When determining which keywords your site should be shown for and how high you should be ranked, one of the variables the search engines analyse are the keywords used in the anchor text (the visible words within a link).

Ideally this anchor text (taken out of context ie separately from the surrounding text) should give visitors and search engines pointers to what they will find at the other end of the link. Anchor text like "click here for more" are not effective for SEO purposes (or Disability Accessibility). So make anchor text informative. This will also improves your site's general usability as people often scan looking for visual cues as to the page's topic and what they need to do next, rather than read all the text. Linked text stands out and draws the eyes, but non-descriptive links tell the user nothing and they will continue scanning elsewhere.


Keywords and the Keywords meta tag

Much is made of the importance of "Keywords" quite rightly as focussing your site content on the right keywords is vital to get good rankings in the search engines. But there is often confusion with the largely obsolete "keywords meta tag" in the "head" html code of your web page. Search engines do not use (and google never did) the keywords meta tag so stuffing your keywords in here hoping to get an SEO benefit is a waste of time and effort.

Instead ensure your content includes your target "keywords" in important places such as the "title tag", "h1", other headings, link anchor text, first paragraph etc as well as naturally throughout your text.

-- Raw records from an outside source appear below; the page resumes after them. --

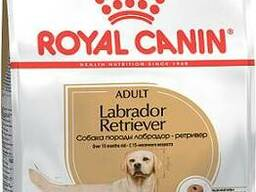 Royal Canin Labrador Retriever Adult - корм для взрослых Лабрадоров с 15 месяцев.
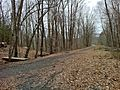 Pine Acres Lake View Trail intersection with Airline Trail northeast of Black Spruce Pond in Hampton, CT..jpg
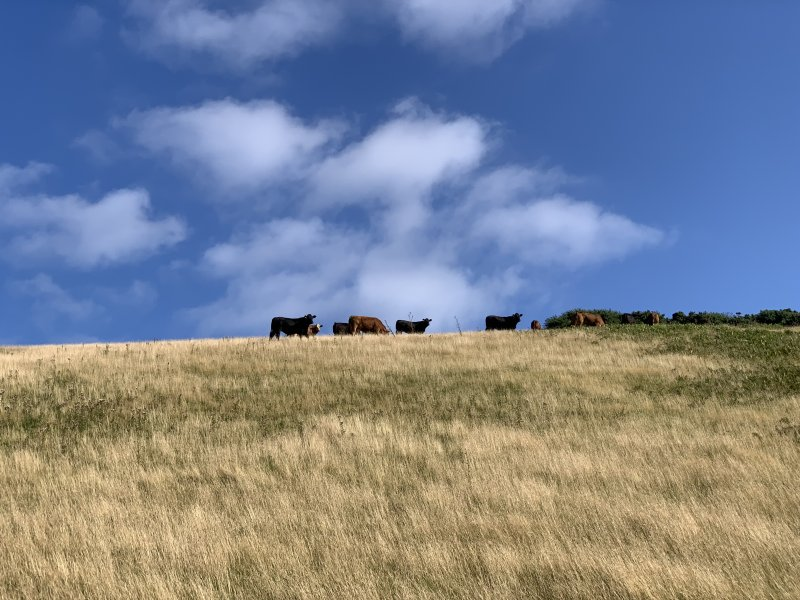 Down Farm Wild Camping cattle
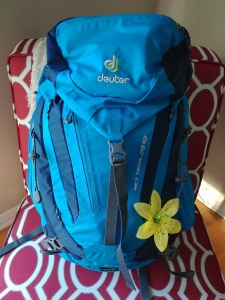 Deuter ACT Trail 28 SL Backpack is simply the best!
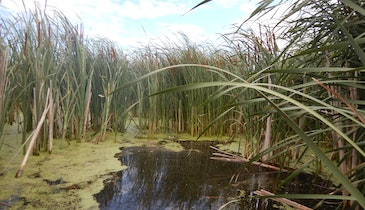 Study Shows Wetlands Provide Landscape-Scale Reduction in Nitrogen Pollution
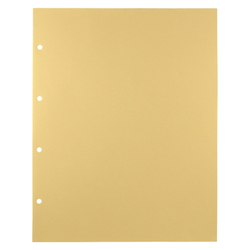 Deluxe Transparent Pocket Standards: B4 Portrait Number of Holes: 2, 4 External Dimensions: Length 369 X Width 290 mm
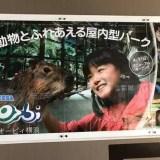 オービィ横浜 どうぶつ ふれあい 室内 子育て 関東 子どもと行ける
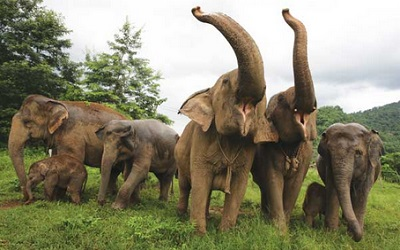 Asian elephants from the Elephant Nature Park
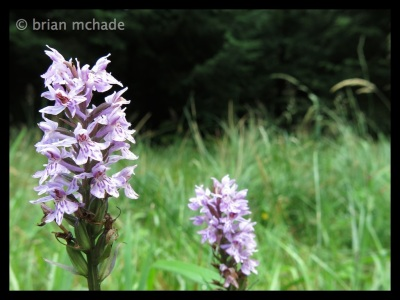 another pretty one, a  wild orchid....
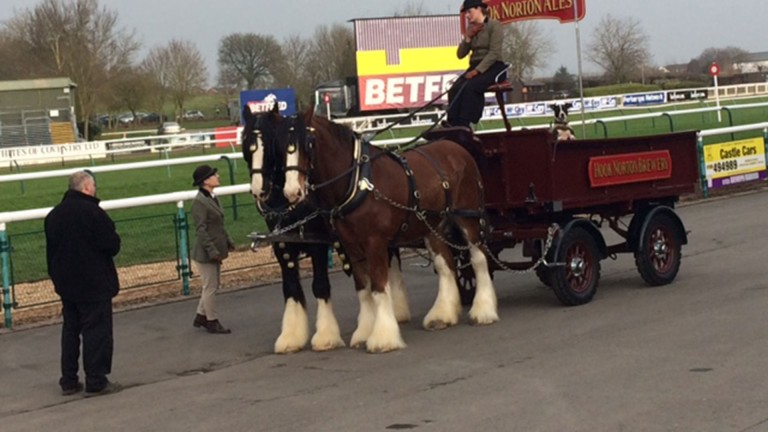 Unwelcome guests: the shire horses had not been declared to be on course by the BHA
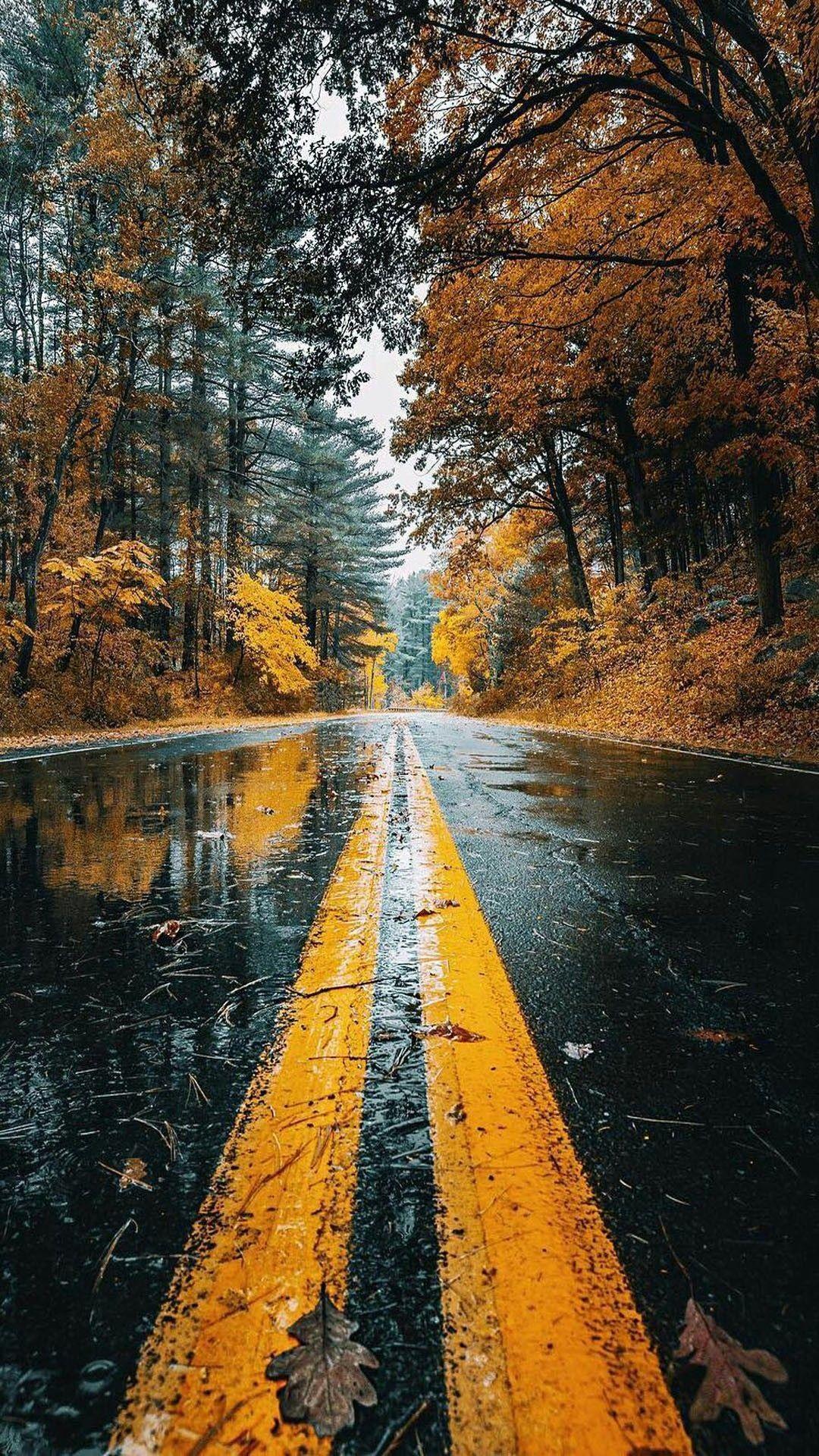 Hình nền mùa thu có mưa 1080x1920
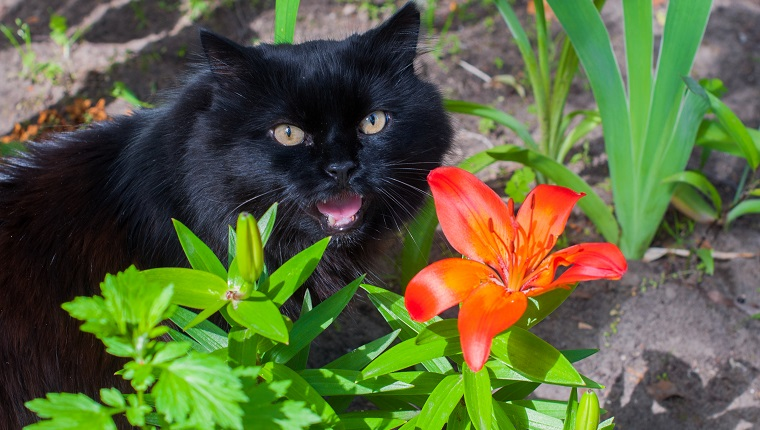 black cat is sitting near orange Lily
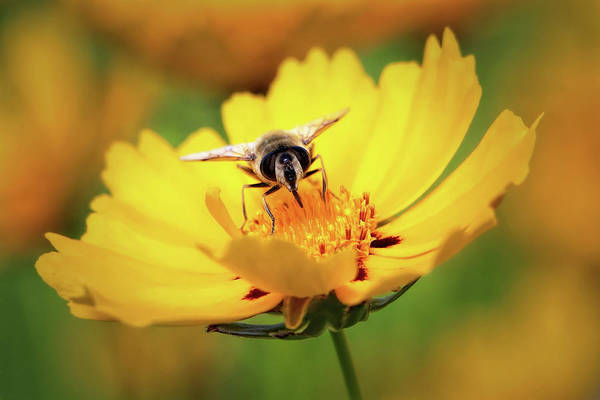Wall Art - Photograph - Bee On A Flower by Jan Fidler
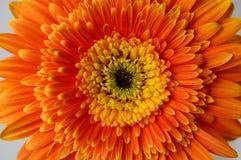 Flor 2 de la margarita Fotografía de archivo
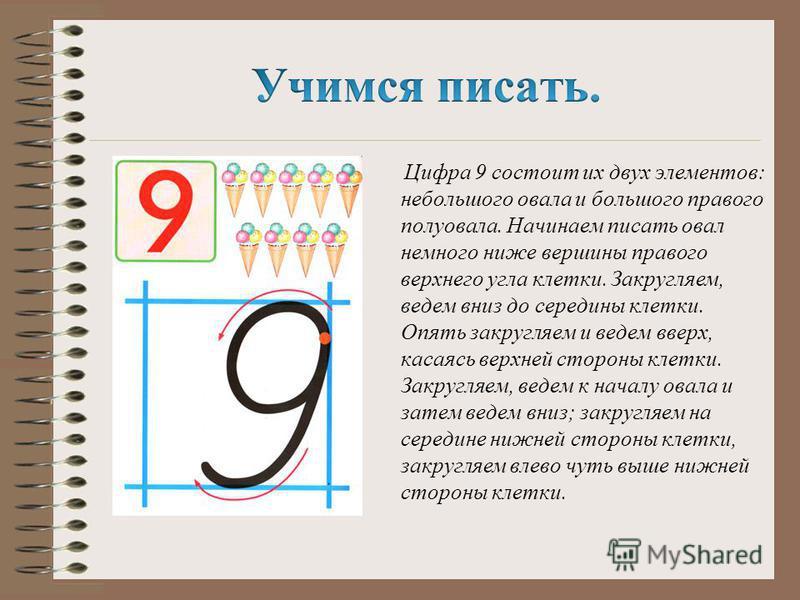 Цифра 9 состоит их двух элементов: небольшого овала и большого правого полуовала. Начинаем писать овал немного ниже вершины правого верхнего угла клетки. Закругляем, ведем вниз до середины клетки. Опять закругляем и ведем вверх, касаясь верхней сторо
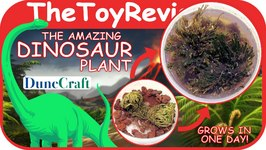 The Amazing Dinosaur Plant By DuneCraft Unboxing Toy Review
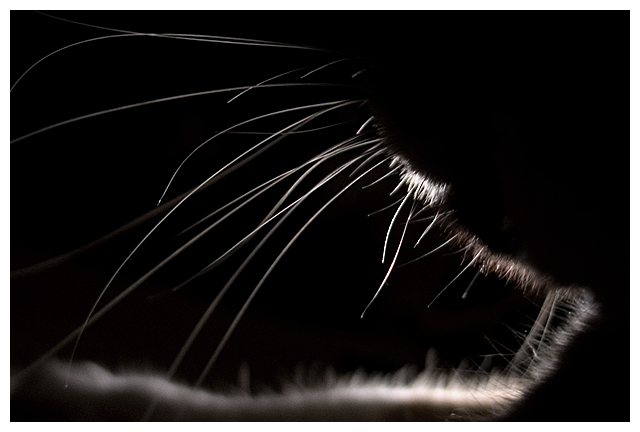 Whiskery Silhouette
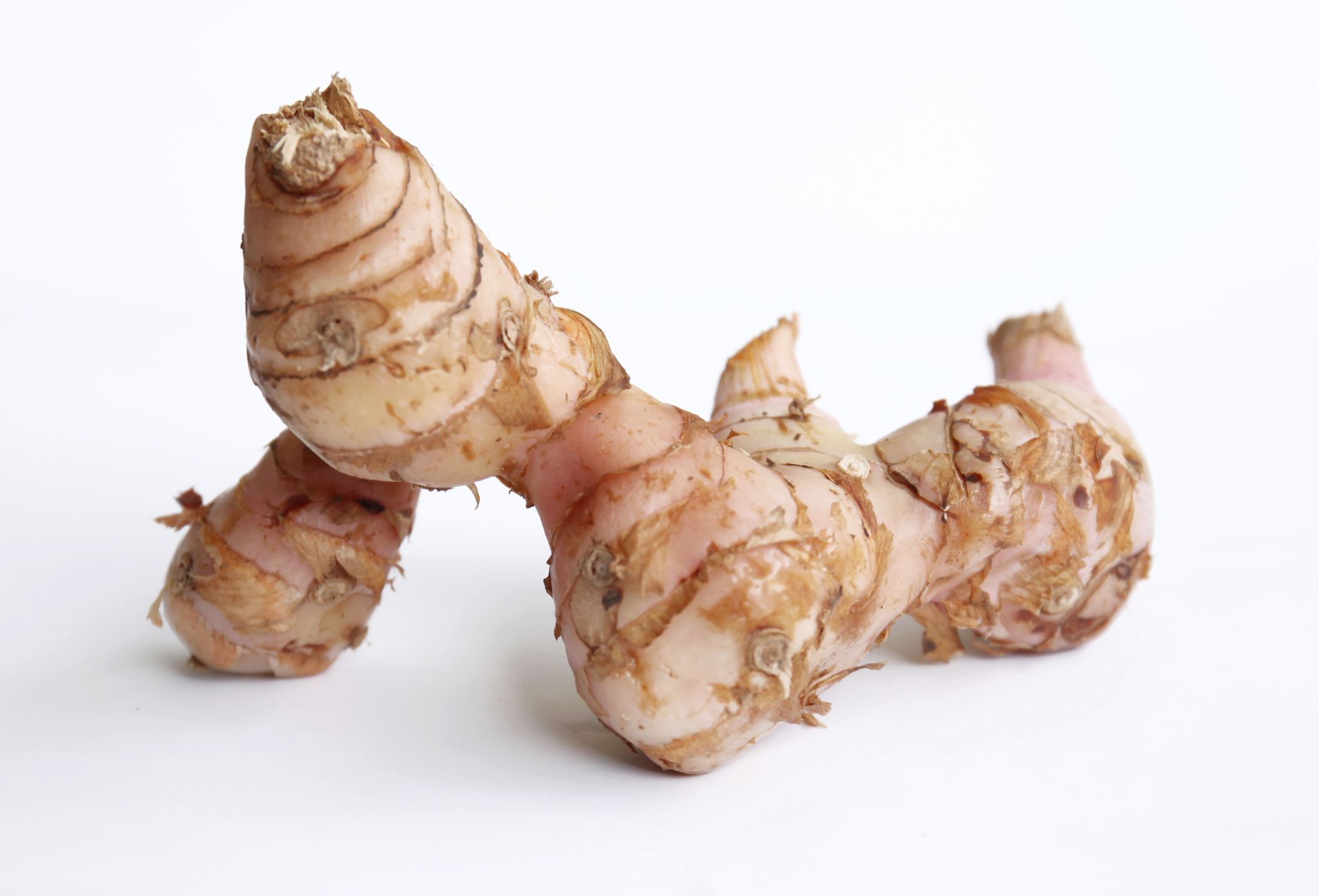 What is galangal and how do i use it food republic for Galangal living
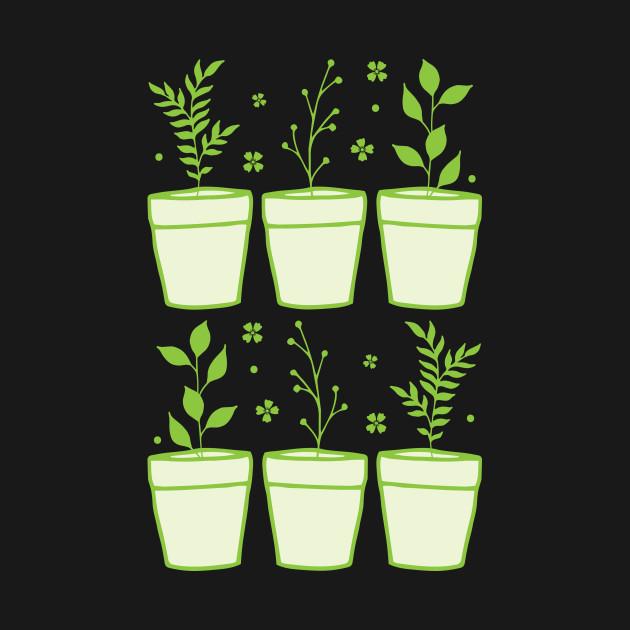 six pot plants
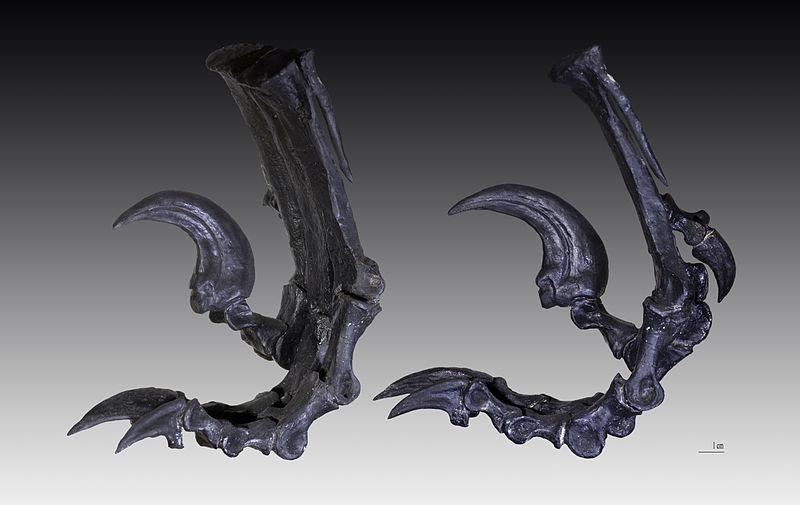 File:Deinonychus patte arrière gauche.jpg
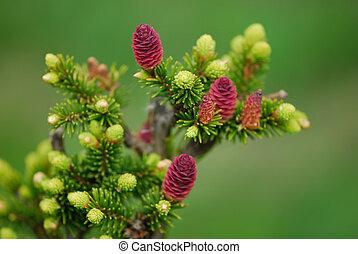 conos del abeto, rama, fresco, pequeño, brotes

New Domain Names and Keywords

If you are buying a new domain name you may do yourself some good in the search engines if that domain name contains a keyword (or keywords) that people are likely to use in their search phrase. So for example www.epsilis.co.uk is likely to be less successful than www.epsiliswebdesigners.co.uk from a search perspective (other things being equal).

Other considerations include: domain name should be short, easy to say, trips off the tongue, easy to spell .... etc. (I know a few people have difficulty with my company name and domain but epsilis has been around for a long time now and is well established. One thing you don't do is throw away an established domain as it is very hard for a new domain to become established and overtake an old established domain.)


Does my site need a Google Sitemap?

Google XML sitemaps often crop-up when thinking of SEO. So will your website benefit from adding a Google XML sitemap?

Well firstly what is a Google sitemap - it is basically a list of links to pages on your website, coded in a special format (XML), intended to make it easy for a search engine to find all the pages on your site. It is not a web page in the normal sense and it is not for use by a human visitor to a website.

So it is not to be confused with a standard web page also called a sitemap - which will also probably be a list of links to all pages on your site - intended to help human site visitors find what they need.

Now here is the point - if your site is difficult for a search engine to navigate (this can be for a variety of reasons such as complexly coded links, links hidden in javascript or flash etc. and is usually bad news as it is indicative of other problems) then providing the search engines with an extra list of links in a format that they can understand is a good idea. However if your site has good navigation - ie plenty of text links and perhaps also a well coded sitemap web page for human visitors - then a search engine should have no problem navigating your website so you probably do not need one.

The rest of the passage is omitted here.